Another story involved Julie and my cousin Mary.  My grandfather passed away prior to my parents getting married.  My grandmother lived alone in San Francisco and had a basement garage.  In her garage were 2 steamer trunks tucked in a dark corner along the wall with the stairs.  We would play in the garage and I would see the trunks.  Julie and Mary asked me one day if I wanted to know what was in the trunks.  “Of course” I said.  And they responded that grandpa was in one of the trunks and that I could not tell anyone!   After that I hated going into the garage. We stopped playing in the garage and I had forgotten about what they said. Not until my grandmother’s death and we were cleaning out the garage did I see the trunks again.  I remember my aunt opening them and I was so afraid that grandpa might actually be in the trunk!

I will miss my sister dearly. I will remember the happy moments and cherish the times we spent together. I hope that she is at peace.

growing up yrs

June 1, 2014

I lived just around the corner from the Freeds, Julie and my daughter were best buddies for yrs, her parents, Ed and Pat were our best friends.  I haven't seen Julie in yrs, but have such fond memories or her and family.

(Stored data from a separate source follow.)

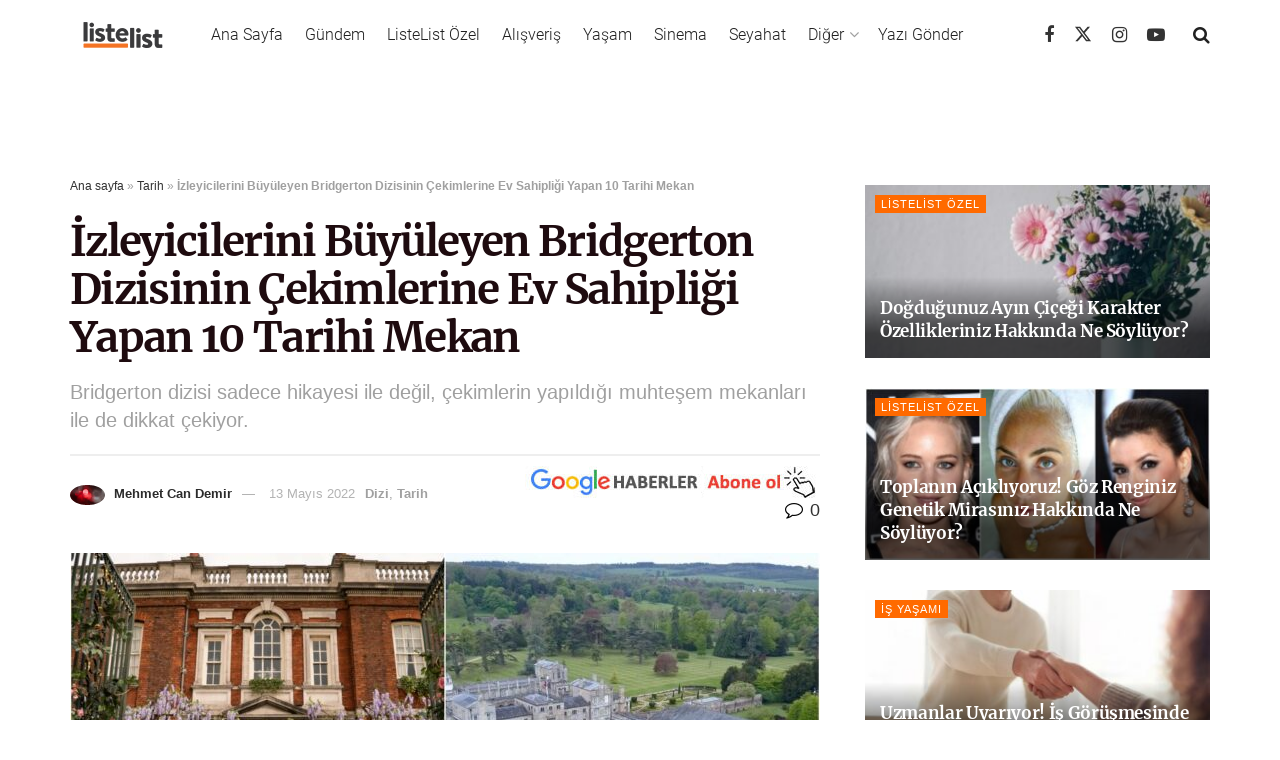

--- FILE ---
content_type: text/html; charset=utf-8
request_url: https://www.google.com/recaptcha/api2/aframe
body_size: 182
content:
<!DOCTYPE HTML><html><head><meta http-equiv="content-type" content="text/html; charset=UTF-8"></head><body><script nonce="GoUahNyP6nzmFFYc2_1vZg">/** Anti-fraud and anti-abuse applications only. See google.com/recaptcha */ try{var clients={'sodar':'https://pagead2.googlesyndication.com/pagead/sodar?'};window.addEventListener("message",function(a){try{if(a.source===window.parent){var b=JSON.parse(a.data);var c=clients[b['id']];if(c){var d=document.createElement('img');d.src=c+b['params']+'&rc='+(localStorage.getItem("rc::a")?sessionStorage.getItem("rc::b"):"");window.document.body.appendChild(d);sessionStorage.setItem("rc::e",parseInt(sessionStorage.getItem("rc::e")||0)+1);localStorage.setItem("rc::h",'1769073656169');}}}catch(b){}});window.parent.postMessage("_grecaptcha_ready", "*");}catch(b){}</script></body></html>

She has gone home to be with our creator,  am sure she will be missed, but God must have more special plans for her.

I send you love, and blessings in this time of great sorry.

Bonnie Hash- Struthers

 

How We Met

May 31, 2014

Los Banos was a very small town when I lived there.  Not much to do but work and play softball.  So needless to say after a day or two you knew or saw everyone that lived there.  One day while I was at Circle K and saw this chick come in and get a slush.  We passed each other and smiled.  I saw her get in her black jeep and drive off.  I asked one of my friends who had grown up there who this girl was.  She didn't know.  In the days to come I would see and pass this black jeep and there would be a wave and a smile exchanged.  While standing outside a store talking to my friend, again I saw the black jeep drive by and said "that's her"!   My friend again said that she had no idea who she was.  So the week continued and on Friday it was so damn hot we decided to quit work early.  On the way home I was sitting at a stop sign and what do I see?  the black jeep 2 cars ahead of me!  this is just too many times seeing her so I motioned to her to pull over.  She did and we talked and went out that night.  It turned out that she was working there for the week and when I saw her the last time she was about to leave town.  Although we hae only been married 14 years we have been together almost 22 years.  She is missed by all that knew her.